Randall Cobb catches more TD passes than Robert Tonyan

Samantha Madar/USA TODAY NETWORK-Wisconsin

Tonyan tied a team record with 11 touchdown catches by a tight end last season. The problem with touchdowns is the variance. Expecting Tonyan to get to double digits again in 2021 might be tough. Aaron Rodgers is still going to throw a ton of touchdown passes, so who will make up the difference? Bet on Cobb. Aaron Rodgers wanted him in Green Bay, and he talked him up all camp. Cobb is going to get targets. And Rodgers always leans on the players he trusts most in the red zone. That's Cobb. The prediction: Cobb catches around eight touchdowns, finishing second on the team behind Davante Adams.

Both Adrian Amos and Darnell Savage make the Pro Bowl

Green Bay Packers strong safety Adrian Amos (31) celebrates his interception with Darnell Savage (26) in the second quarter during their football game Sunday, Dec. 8, 2019, at Lambeau Field in Green Bay, Wis.

The Packers might have issues at inside linebacker and cornerback opposite Jaire Alexander, but the safety play could help solve both problem areas. Or, at the very least, mitigate the negative effects. Amos and Savage have a strong case for being the top safety tandem in football. In fact, Amos should have gone to the Pro Bowl last year, and Savage is as talented as any player at the position. He was on fire to finish his second season. The Packers' pass-rush should be better in 2021, meaning an increase in bad decisions and throws into tight windows from opposing quarterbacks. Good safeties feast on both. The bold prediction here: Amos and Savage combine to intercept eight or more passes, and both make the Pro Bowl.

Packers win 12 games

Benny Sieu-USA TODAY Sports

The schedule is daunting in some areas, and there could be some rough patches early as the offensive line settles in and the defense figures out a new scheme.
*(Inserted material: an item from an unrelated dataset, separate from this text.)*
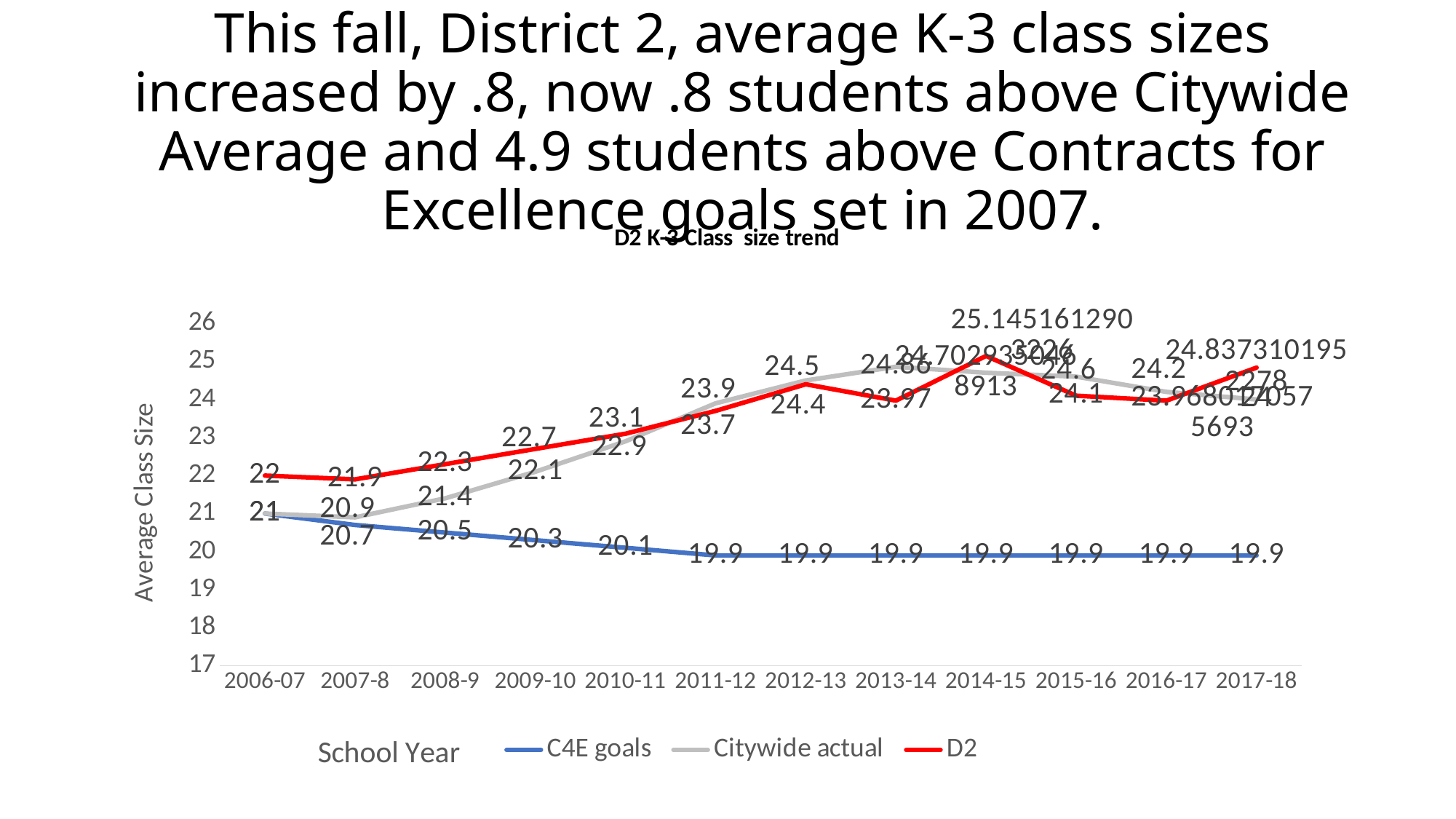
What is the D2 value for 2012-13? 24.4 How many series does the legend list? 3 What is the difference between the D2 value and the C4E goals value in 2006-07? 1 Do the C4E goals values rise or fall from 2006-07 to 2011-12? fall Which is larger in 2007-8, the D2 value or the Citywide actual value? D2 How many school years are plotted on the x axis? 12 What is the lowest value of the C4E goals series? 19.9 What kind of chart is shown on the slide? line chart In which school year does the D2 series reach its highest value? 2014-15 What is the Citywide actual value for 2010-11? 22.9 What is the C4E goals value for 2007-8? 20.7 What is the D2 value for 2009-10? 22.7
But the Packers are as talented as any team in football, with terrific players at all the important positions, and the NFL's reigning MVP is going into what could be a "Last Dance" type of season. Aaron Rodgers cares greatly about his legacy. He knows this could be his final opportunity to win a Super Bowl in Green Bay before a new era at quarterback begins. The guess here is Rodgers and the Packers go 12-5 and win another NFC North title, using superior advantages on offense and elite individual talent on defense to secure one of the top seeds in the NFC. And then...

Packers play in the Super Bowl

Samantha Madar/USA TODAY NETWORK-Wisconsin

The truly bold prediction would be predicting the Packers to win the Super Bowl, but just having them get there – without predicting the outcome – feels bold enough after so many failed opportunities on the doorstep. Matt LaFleur's team enters 2021 as one of the two favorites to win the conference. The NFC could be deep, but the Packers and Tampa Bay Buccaneers – two experienced and talented teams with almost all the important pieces returning from 2020 – stand above the rest to start this season. Fine, you want bold? Here's bold: The Packers, as the No. 2 seed, will beat the Minnesota Vikings in the wildcard round, the Dallas Cowboys in the divisonal round and the San Francisco 49ers in the conference championship to finally get back to the Super Bowl. Three playoff wins at Lambeau Field and a trip to SoFi Stadium in Loa Angeles for Super Bowl LVI.